/ 11 August 2010

Is Google the next Microsoft?

Comparing companies is a bit like arguing over sporting heroes — everyone has an opinion and no one can conclusively prove theirs is right. That’s never been more true than the Google vs Microsoft debate. While it may seem like comparing a footballer to a baseball pitcher, there are actually some striking similarities.

For instance, both were founded by a pair of Ivy League-educated nerds in their 20s at the start of a technology revolution. In Microsoft’s case it was the personal computing tsunami in the early 1980s, and in Google’s it was the birth of the World Wide Web in the late 1990s.
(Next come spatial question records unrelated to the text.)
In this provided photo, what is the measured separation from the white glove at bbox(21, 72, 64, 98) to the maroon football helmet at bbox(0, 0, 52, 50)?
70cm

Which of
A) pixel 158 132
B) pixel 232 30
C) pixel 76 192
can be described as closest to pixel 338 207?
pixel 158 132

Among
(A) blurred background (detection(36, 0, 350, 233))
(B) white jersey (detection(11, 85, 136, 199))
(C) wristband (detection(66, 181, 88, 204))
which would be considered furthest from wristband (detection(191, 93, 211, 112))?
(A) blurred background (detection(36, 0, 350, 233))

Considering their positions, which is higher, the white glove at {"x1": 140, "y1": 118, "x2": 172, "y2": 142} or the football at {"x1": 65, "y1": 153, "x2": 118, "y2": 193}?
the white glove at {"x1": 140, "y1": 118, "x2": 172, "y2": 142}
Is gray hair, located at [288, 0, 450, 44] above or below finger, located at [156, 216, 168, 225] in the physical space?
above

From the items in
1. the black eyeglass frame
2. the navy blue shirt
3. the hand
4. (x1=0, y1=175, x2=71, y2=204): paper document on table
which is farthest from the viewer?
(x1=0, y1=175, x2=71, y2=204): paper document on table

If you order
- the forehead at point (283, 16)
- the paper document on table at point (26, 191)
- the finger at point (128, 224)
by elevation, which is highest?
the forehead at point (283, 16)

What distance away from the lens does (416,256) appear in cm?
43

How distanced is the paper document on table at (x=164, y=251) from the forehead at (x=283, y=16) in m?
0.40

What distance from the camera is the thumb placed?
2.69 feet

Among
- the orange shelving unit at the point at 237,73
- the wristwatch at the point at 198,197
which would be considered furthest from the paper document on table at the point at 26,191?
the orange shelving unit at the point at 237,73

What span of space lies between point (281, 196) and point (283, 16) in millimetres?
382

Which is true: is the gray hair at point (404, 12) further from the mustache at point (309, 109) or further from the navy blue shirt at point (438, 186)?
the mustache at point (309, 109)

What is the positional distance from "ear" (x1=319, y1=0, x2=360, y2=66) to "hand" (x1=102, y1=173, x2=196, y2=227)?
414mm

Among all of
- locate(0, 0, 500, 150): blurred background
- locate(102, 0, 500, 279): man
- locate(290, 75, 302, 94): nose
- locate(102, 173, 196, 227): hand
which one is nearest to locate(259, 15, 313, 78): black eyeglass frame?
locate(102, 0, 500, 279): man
Both companies turned their founders into billionaires in less than a decade.

In their heyday both have been Meccas for the best and the brightest in the world of software development, offering generous stock options, cutting-edge projects and the chance to develop for global customer bases.

Digging a bit deeper we see that each of the titans has only two globally successful products from which their entire empires have grown. In Microsoft’s case it’s Windows — the world’s most widely used operating system — and the Office suite, which includes blockbusters like Word, Excel and PowerPoint. In Google’s case it’s a self-service advertising platform intertwined into the world’s leading search engine, and Android, a free operating system for cellphones.
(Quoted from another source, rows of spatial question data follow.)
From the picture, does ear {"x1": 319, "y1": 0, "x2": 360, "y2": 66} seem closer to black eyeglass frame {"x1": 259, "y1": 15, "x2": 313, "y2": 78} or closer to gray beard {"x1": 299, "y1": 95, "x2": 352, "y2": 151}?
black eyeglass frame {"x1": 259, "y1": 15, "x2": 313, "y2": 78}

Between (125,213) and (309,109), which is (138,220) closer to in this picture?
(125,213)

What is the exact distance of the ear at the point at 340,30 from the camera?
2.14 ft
Both companies have experienced spectacular failures in their attempts to diversify their offerings. In Microsoft’s case it has recently spent hundreds of millions of dollars trying to muscle its way into the mobile phone market only to be beaten to the punch by the likes of Apple and Google. Its much-hyped Kin phone was withdrawn from the market only two months after it launched.

In Google’s case the elusive prize is social media. Last week it quietly shut down Google Wave, an ambitious attempt to replace email with an all-singing, all-dancing combination of document sharing, chat, blogging and forum-like functions. Many think Google Buzz, its abortive Twitter clone, will be next.

Even Orkut, which saw early success in Brazil and India, is now losing ground to the Facebook juggernaut. And there are many less spectacular failures if you care to recall them.

Flat years
But by far the most worrying correlation for investors is in the share price. Both Google and Microsoft have been flat for several years now, though in Microsoft’s case the lull has lasted a decade, while Google only stopped growing in 2006.

The problem is, once you look past these obvious similarities, the neat hypothesis quickly breaks down. Firstly, Google is still in the middle of a growth industry, the internet (and the gathering cloud-computing revolution), while Microsoft’s original core is in inevitable decline.

Secondly, their business models couldn’t be more different. Google sells attention, cheaply and in vast quantities, while Microsoft still sells software, dearly and in (proportionately) smaller quantities.

Thirdly, while both these empires rest on a pair of successes, neither of them has completely failed to diversify. Microsoft, for instance, makes more than 20% of its profits from its successful enterprise and entertainment divisions. Google is less diversified in terms of pure revenue, but its free online services like Gmail (an email system) and Google Docs (a free competitor to Office) are growing in leaps and bounds.

Most technology commentators would see my question as an insult or warning to Google. The technology sector is more like showbiz than most other industries. It’s as important to be seen to be the coolest and the cleverest as it is to actually be launching the most innovative products.

Google still has most of its mojo, despite losing some of its cool quotient to the likes of Facebook and Twitter. This mojo is vital to attracting fresh talent and favourable press — both of which boost share prices and give it more breathing room to plot the next big thing. Microsoft, on the other hand, has been largely out of touch with that razzle-dazzle for more than a decade — something that causes it obvious pain.

But, as is often the case in showbiz, the real money is with the boring guys. Microsoft is a 35-year-old company that is worth more than $200-billion and made $25-billion in its last financial year. On that basis, is Microsoft even “the next Microsoft”? When John D Rockefeller — the world’s first billionaire — founded Standard Oil, no one chastised him for specialising in petrochemicals.

Then again, if sound and fury are all that matter, neither Microsoft nor Google are currently in the lead. That honour falls to the current generation of Young Turks — the kids busily founding the Facebooks, Twitters and Foursquares. I’d still prefer stock in either Microsoft or Google to one of those companies. But then I’m over 30, so what do I know anyway?